I recently read Moby Dick for the first time. It’s a whale of a book (yes, I’m owning the pun), but it gut-punched me in a way I didn’t expect.

Someone warned me before I started: “Don’t read Melville literally. Everything is a metaphor.” They were right.

The open sea isn’t just water. It’s life itself.

Leaving port is what we all must do if we want light, warmth and purpose. But the cost? Risk, storms and the occasional leviathan. Still, if you want to live fully, you get on the boat.

There’s one scene I can’t shake. A sailor is half-dead after hours in freezing water, cutting blubber and fending off sharks.

When he finally collapses back on deck, the mate shouts for brandy. But the cook pours ginger tea instead because the shipowner’s pious wife had forbidden alcohol on board.

The mate loses it. Ginger tea? Ginger tea won’t revive a man who is slipping away. Upset, the cook scrambles below deck to find the brandy.

In true Melville fashion, nothing is ever just what it seems. That moment made me think of coaching.

In my coaching cohort, our mentor asks after every session: was the coaching helpful, or was it transformational? Of course, we aim for transformation, coaching that changes lives forever. Yet I realized I often slip into “helpful” coaching, dishing out soothing ginger tea that feels safe but does not shift the deeper currents.

One of my clients, for instance, faced crushing health challenges and a string of failed business deals. His body, once his outlet for stress, had become a source of pain. His real estate investments collapsed, draining his family’s savings. In his darkest hours, the cruel, relentless voice in his head played judge, jury and executioner:

“I mess everything up. I don’t deserve good things. This always happens to me.”

Out of empathy, it’s tempting to say things like “think positive,” “find the silver lining,” or “you’ve got this.” But those platitudes are ginger tea for the soul. They soothe in the moment without changing anything.

What I really want to offer him (and you) is brandy-level coaching. Coaching that does not hand you a map but shows you how to use your built-in GPS:

Built-in wisdom

  • You have a real-time, responsive intelligence that knows the right answer. It never shouts, only whispers. The trick is quieting the noise so you can hear it.

Factory-preset well-being

  • That invigorating feeling of being fully alive is not something you earn; it’s already inside you. To access it, you simply notice your experience deeply and open your awareness to the present moment.

Creative power

  • In every instant, you can conjure new possibilities and reshape your experience. This capacity for insight brings those “aha” breakthroughs when confusion clears and the next step becomes obvious.

You are not the sum of what went wrong. Beneath every setback, there is a deeper self, a self that is not shattered by stormy seas or defined by how much money you have. That core of well-being has not vanished; it’s just been drowned out by the waves.

We create our life from the inside out, not in a naive “just think positive” way but in a profoundly human way. Your thoughts assign meaning to events. Emotions rise and fall, but they do not define you. And even when your body betrays you, you are more than your pain.
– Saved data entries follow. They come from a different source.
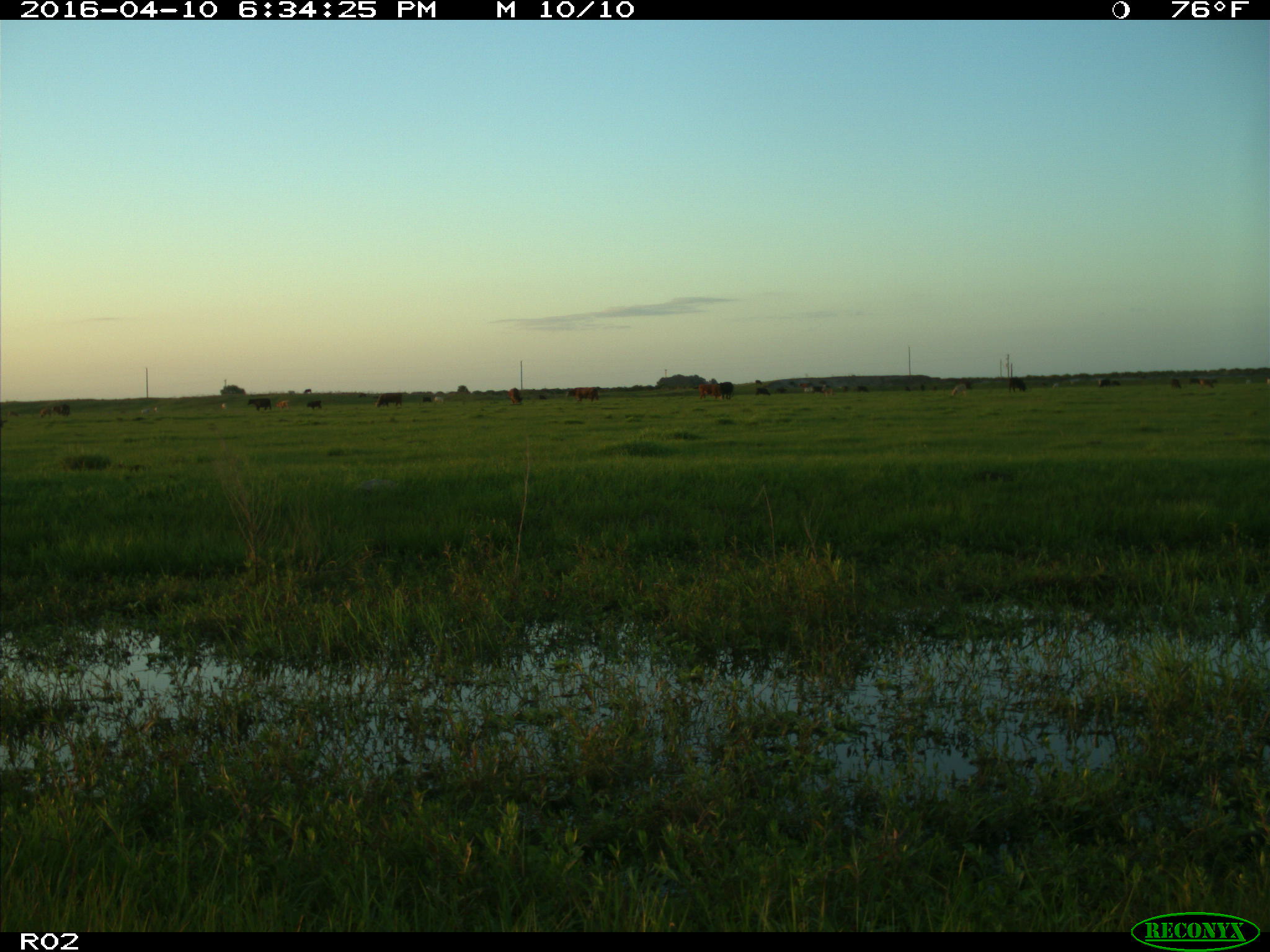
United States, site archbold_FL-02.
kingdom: Animalia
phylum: Chordata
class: Mammalia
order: Artiodactyla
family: Bovidae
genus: Bos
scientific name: Bos taurus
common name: domestic cow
Bos taurus (domestic cow).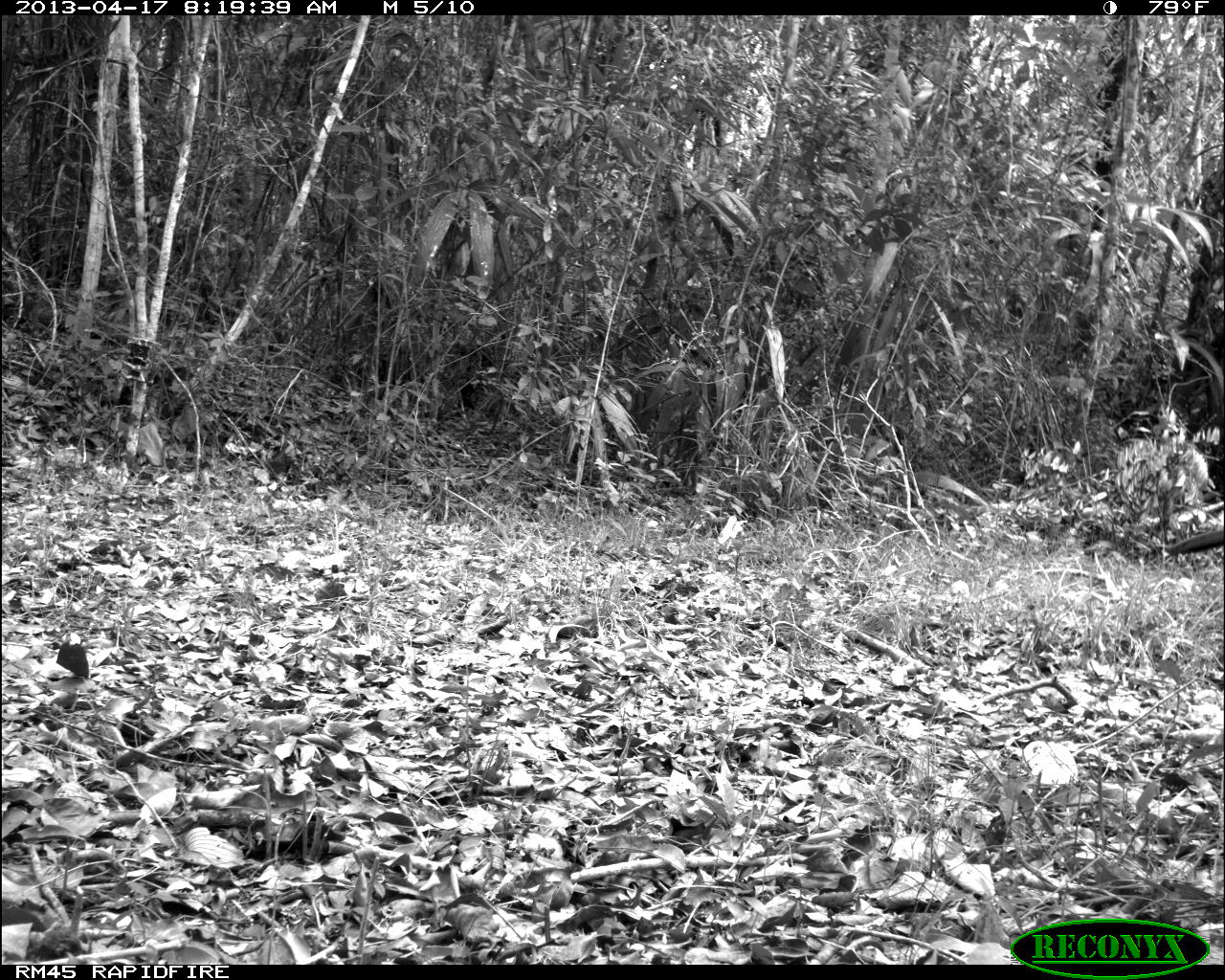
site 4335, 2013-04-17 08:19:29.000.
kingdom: Animalia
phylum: Chordata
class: Aves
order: Galliformes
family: Cracidae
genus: Crax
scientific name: Crax rubra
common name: great curassow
Crax rubra (great curassow), count 1, sex male.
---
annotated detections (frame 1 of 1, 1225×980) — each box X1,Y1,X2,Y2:
crax rubra: 1166,530,1224,556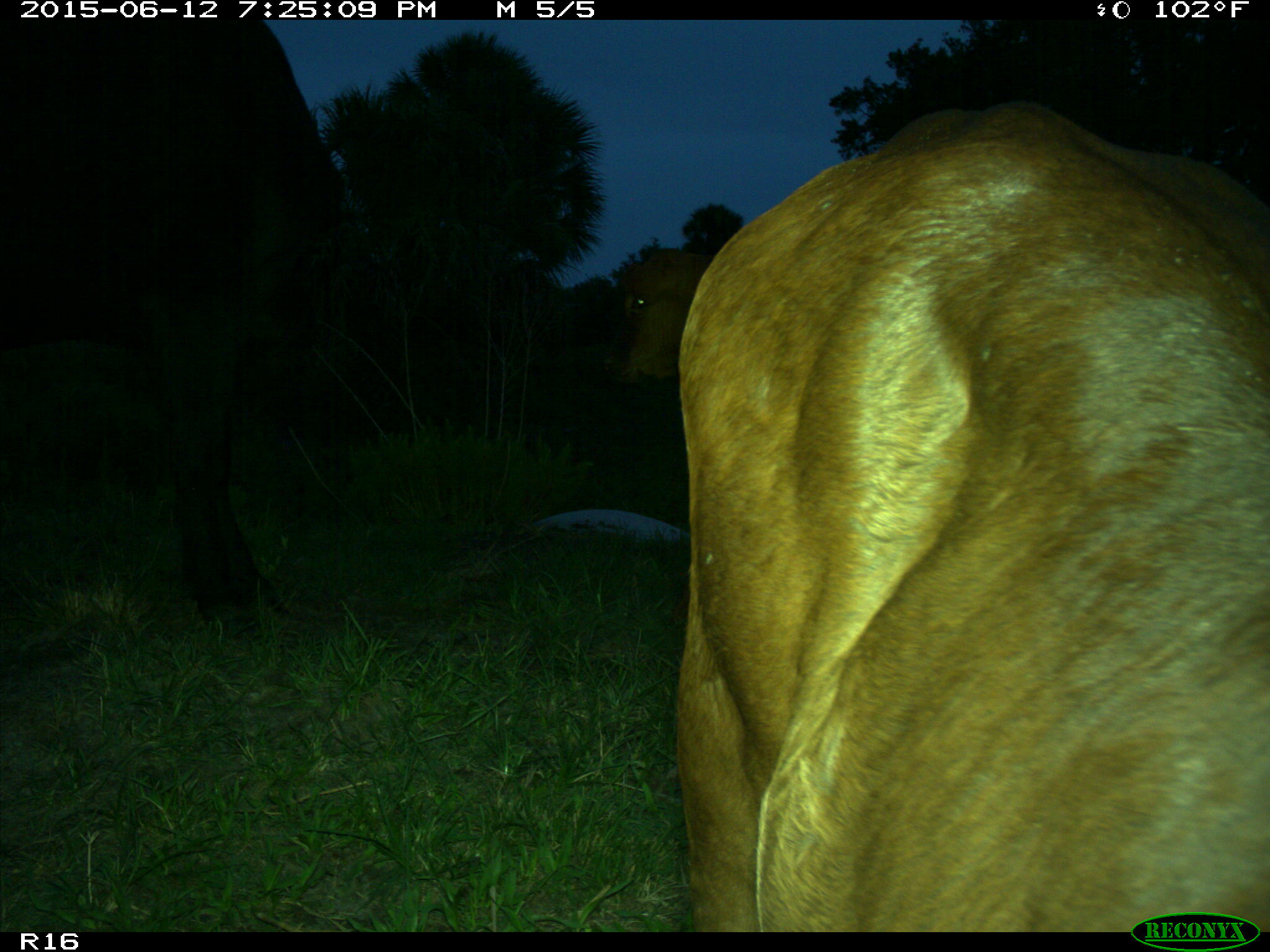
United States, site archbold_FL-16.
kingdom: Animalia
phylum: Chordata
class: Mammalia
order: Artiodactyla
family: Bovidae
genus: Bos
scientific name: Bos taurus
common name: domestic cow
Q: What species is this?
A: Bos taurus (domestic cow).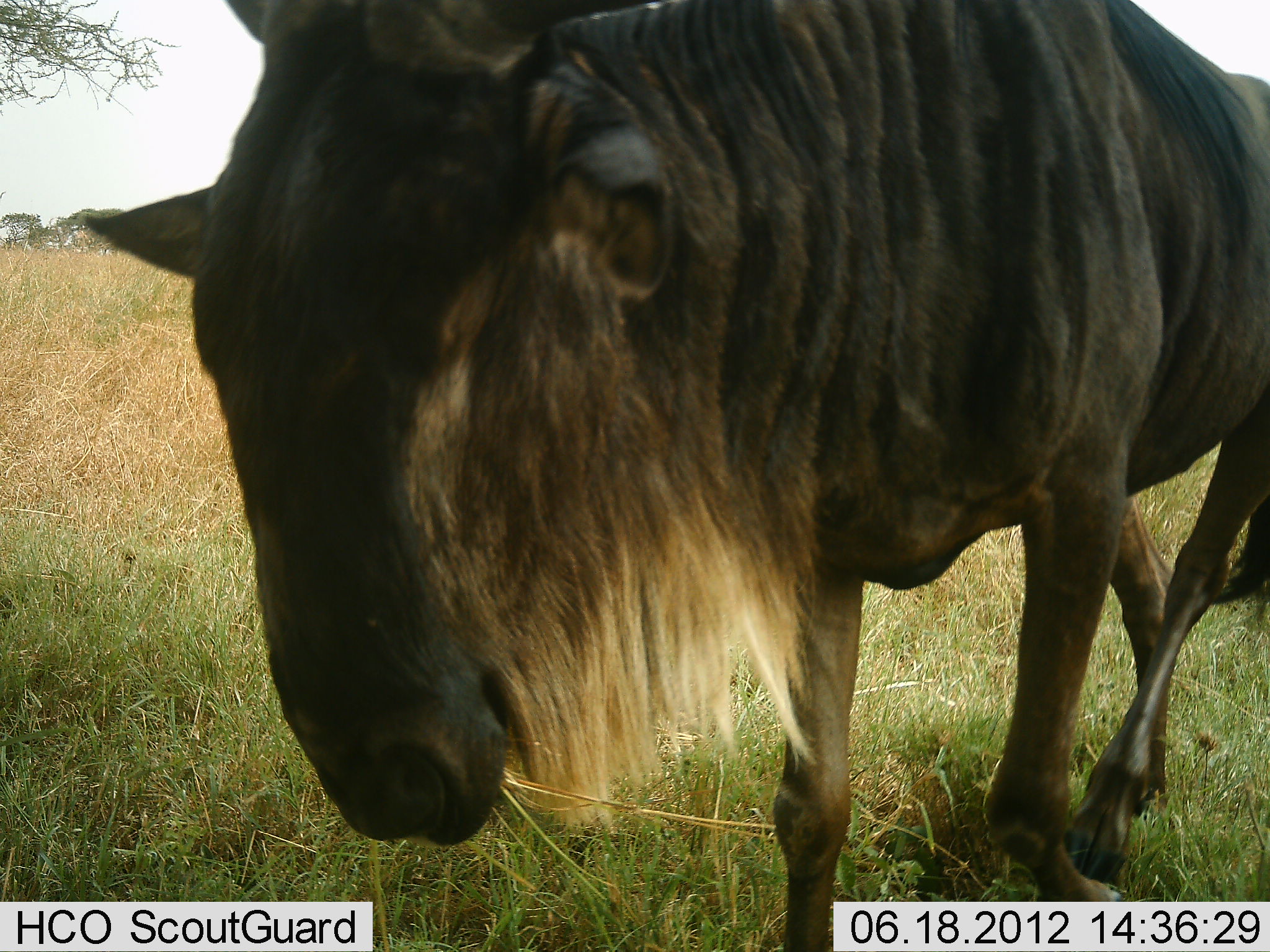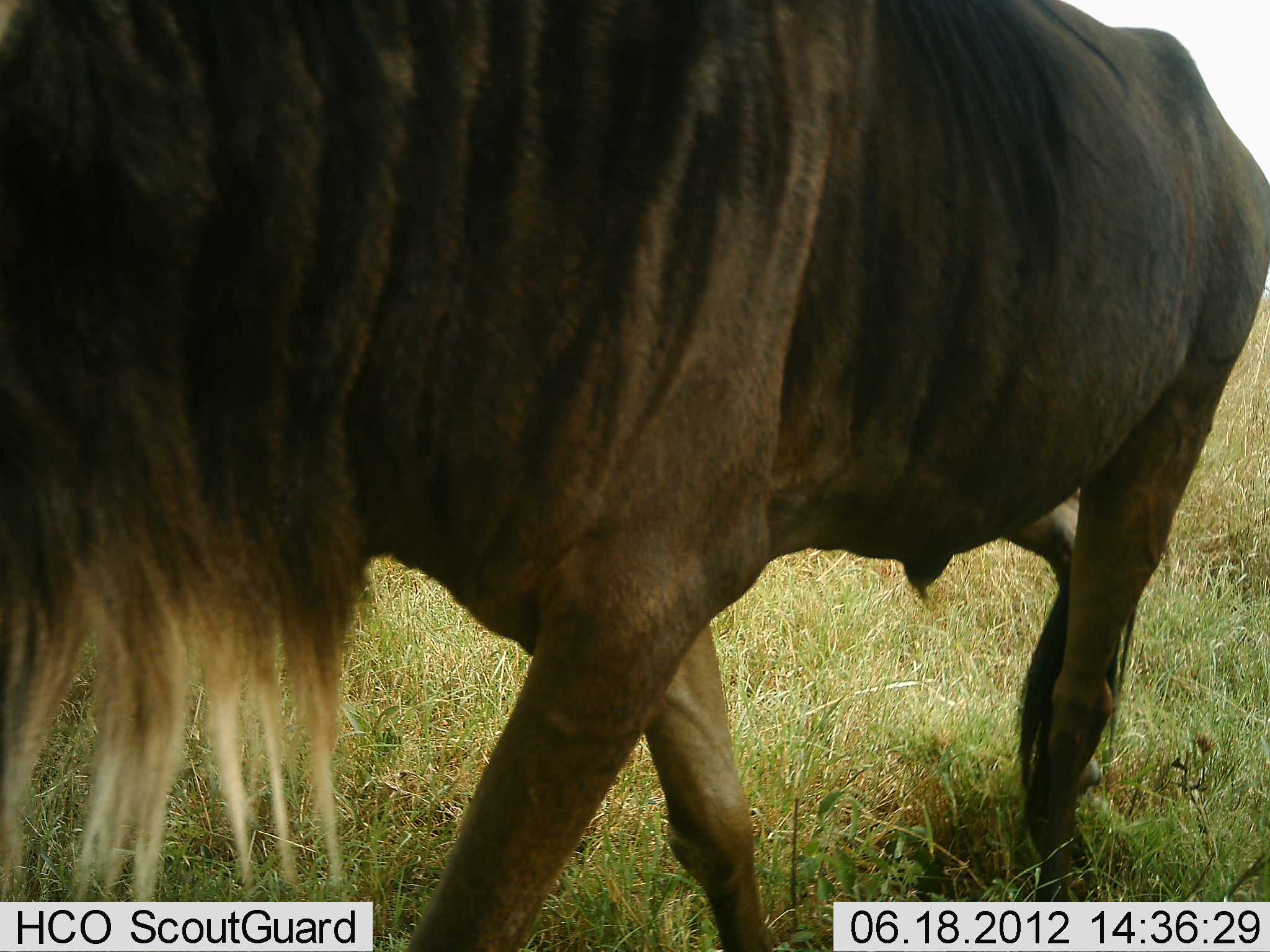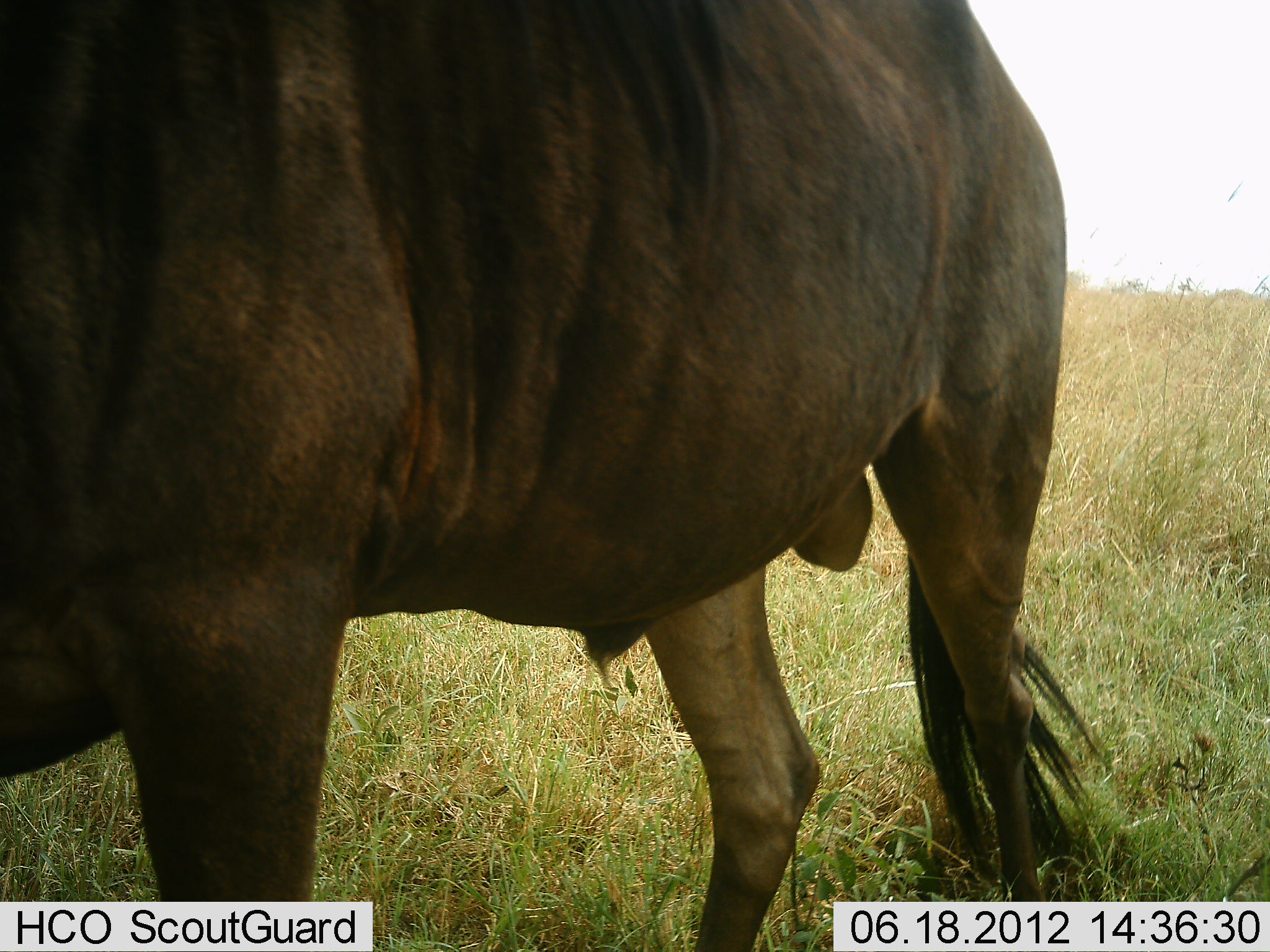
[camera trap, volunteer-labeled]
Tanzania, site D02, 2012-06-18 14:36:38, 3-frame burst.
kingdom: Animalia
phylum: Chordata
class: Mammalia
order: Artiodactyla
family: Bovidae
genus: Connochaetes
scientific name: Connochaetes taurinus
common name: blue wildebeest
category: wildebeest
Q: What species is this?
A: Wildebeest (blue wildebeest) (Connochaetes taurinus).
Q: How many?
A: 1.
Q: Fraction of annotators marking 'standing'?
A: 0%.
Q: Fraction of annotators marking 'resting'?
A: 0%.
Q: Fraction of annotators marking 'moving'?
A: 100%.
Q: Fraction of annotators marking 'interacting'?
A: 0%.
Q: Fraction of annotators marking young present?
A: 0%.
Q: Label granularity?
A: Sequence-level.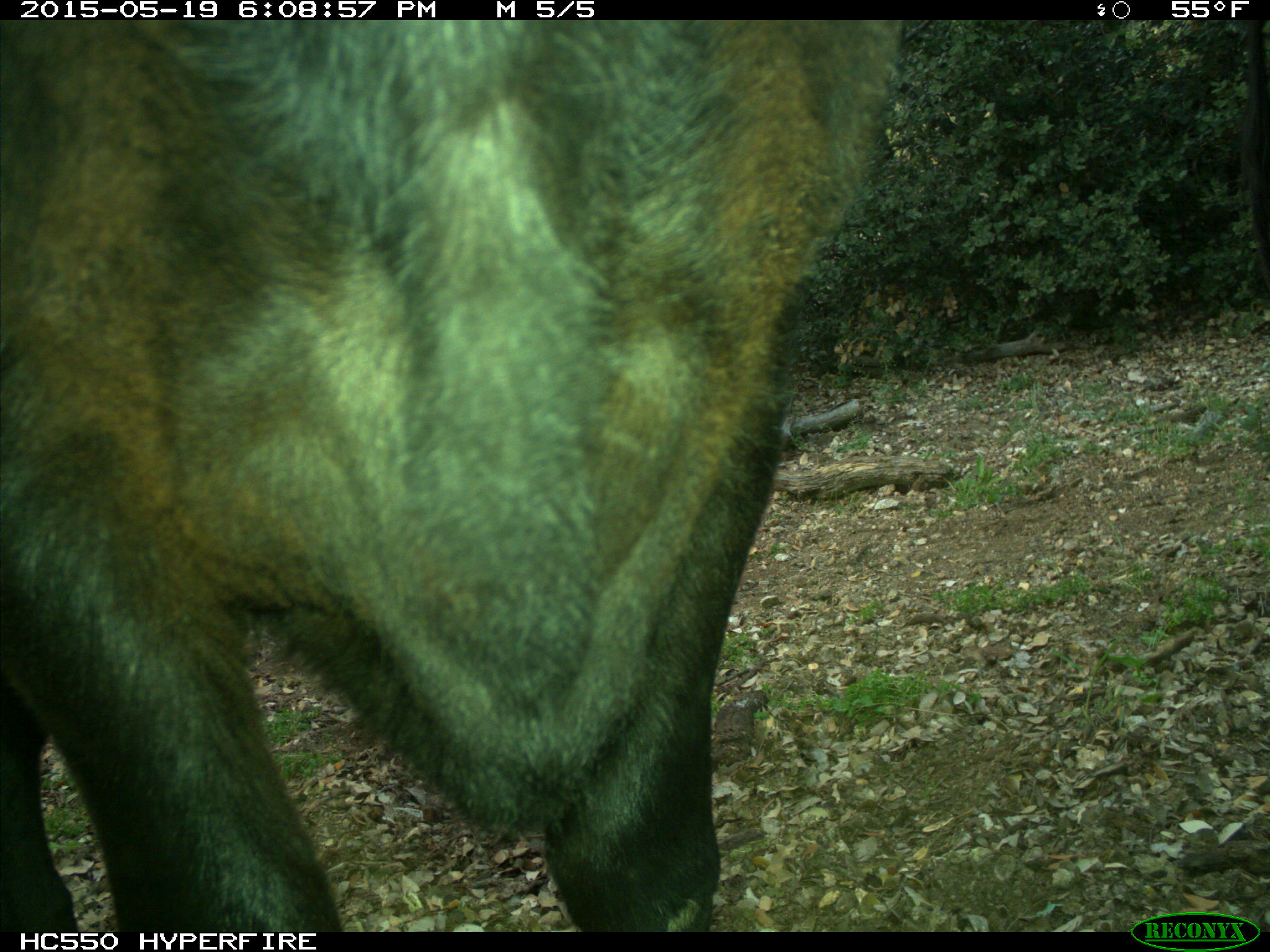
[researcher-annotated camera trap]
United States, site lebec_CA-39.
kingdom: Animalia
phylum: Chordata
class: Mammalia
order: Artiodactyla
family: Bovidae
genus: Bos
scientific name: Bos taurus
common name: domestic cow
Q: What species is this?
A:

There’s a part of you that is still, wise and deeply sane. When the emotional storm passes, that part comes back online and guides you to the next step, not from panic or shame but from grounded knowing.

This is not about pretending the storm never happened. It’s about remembering you’re still the captain.

Melville saw life as an endless struggle, but I believe there is a generous force behind it all—Someone who wants to carry us home, not dash us against the rocks. And that Someone has equipped you with everything you need for the journey.